What kind of filtering does Resize() function use? Nearest-neighbor, bilinear, bicubic, biawesome?

Since then “biawesome” became a local meme at work. Biawesome is awesome on steroids.

After wasting nearly two days on some really funky animation import crash, I checked in a code change with this log message:

Fix FBX animation import crash once more. When exported symbols are not listed for a dylib, it seems to link back to calling executable (?!), making them share function impls with the same name. And because Keyframe is actually different in editor vs ImportFBX, this is wrong. Apparently this is OS X Leopard only, or something. Argh.

The code change in question was just telling the compiler “here’s the list of the functions that are exported from this dynamic library”. The list was already there, just the compiler was never told about existence of it.

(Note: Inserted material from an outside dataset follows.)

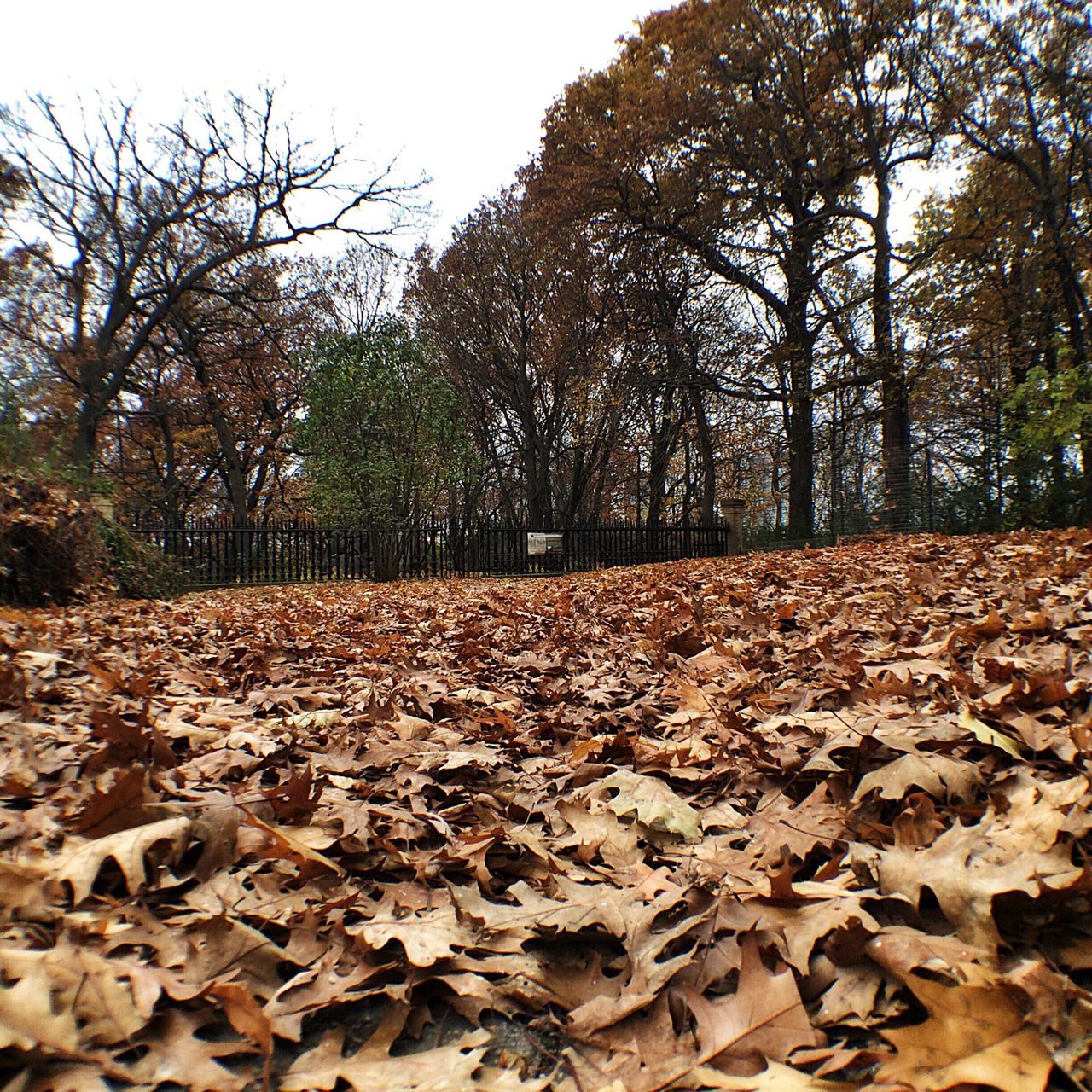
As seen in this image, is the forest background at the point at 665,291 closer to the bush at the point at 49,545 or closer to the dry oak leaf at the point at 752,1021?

The bug manifested itself as a crash when importing animations. But it would not happen when importer was run from a small unit test application. There were no memory corruptions happening, it was not running out of memory, yet the code was crashing with access violation, usually because STL’s vector was returning it’s wrong size (but the actual data of the vector was correct; it was just returning bogus size). And it was doing that only on OS X Leopard, and not on OS X Tiger. Huh?

Turns out what did happen - and I’m not sure if that’s a bug in OS X or a feature - is that the calling application did contain a class called Keyframe. And the shared library (where the crash was happening) also contained a class called Keyframe. But those classes were slightly different; first was 20 bytes in size, and second one was 16 bytes.

Now, somehow when the shared library was calling vector::size(), the function from the calling application was used. I have no idea at all how or why this was happening, but it sure was! I could see from tracing the assembly code, that it was doing difference of two pointers, and then doing something that for sure was not division by 16.

What was the code doing? Turns out it was calculating division by 20 in a cunning way:

 mov  edx,esi   # edx = end()
 sub  edx,eax   # edx -= begin()
 mov  eax,edx   # eax = edx
 sar  eax,0x2   # eax >>= 2
 imul eax,eax,0xcccccccd # eax *= 0xcccccccd

In other words, the compiler was replacing division by constant (as used in vector’s size()) by a shift and multiplication with a magic number. You can read more about the technique here or here.

But of course the code above only works if the number was actually divisible by 20; otherwise it returns totally wrong result. This is perfectly fine for computing the difference in two pointers to structures of known size… Except that inside the shared library the Keyframe structures are 16 bytes, and not 20!

So yeah. Watch out for peculiarities of dynamic linking on your platform.

ShiftShader 2.0, a pure software renderer with a Direct3D 9 interface, just got released. I tried it on rendering unit tests and some benchmark tests we have for Unity.

In short, I’m impressed.

It runs rendering tests almost correctly; the only minor bugs seem to be somewhere in attenuation of fixed function vertex lights. Everything else, including shaders, shadows, render to texture works without any problems.

Performance wise, of course it’s dozens to hundreds times slower than a real graphics card, but hey. I also tested with Intel 965 (aka GMA X3000) integrated graphics for comparison. All this on Intel Core2 Quad (Q6600), 3 GB RAM, Windows XP SP2.

• Avert Fate demo: Radeon HD 3850 about 300 FPS, SwiftShader about 5 FPS (about 15 FPS if per-pixel lighting is turned off), Intel 965 about 22 FPS (about 50 FPS if per-pixel lighting is turned off).

• Scene with lots of objects and lots of shadow-casting lights: Radeon HD 3850 about 76 FPS, SwiftShader 2.5 FPS, Intel - shadows not supported, duh.

• High detail terrain with lots of vegetation and four cameras rendering it simultaneously: Radeon HD 3850 about 68 FPS, SwiftShader about 3 FPS, Intel 965 about 12 FPS.

Ok, so SwiftShader loses on performance to Intel 965, but the difference is only “a couple of times”, and not in order of magnitude or so. Pretty good I’d say.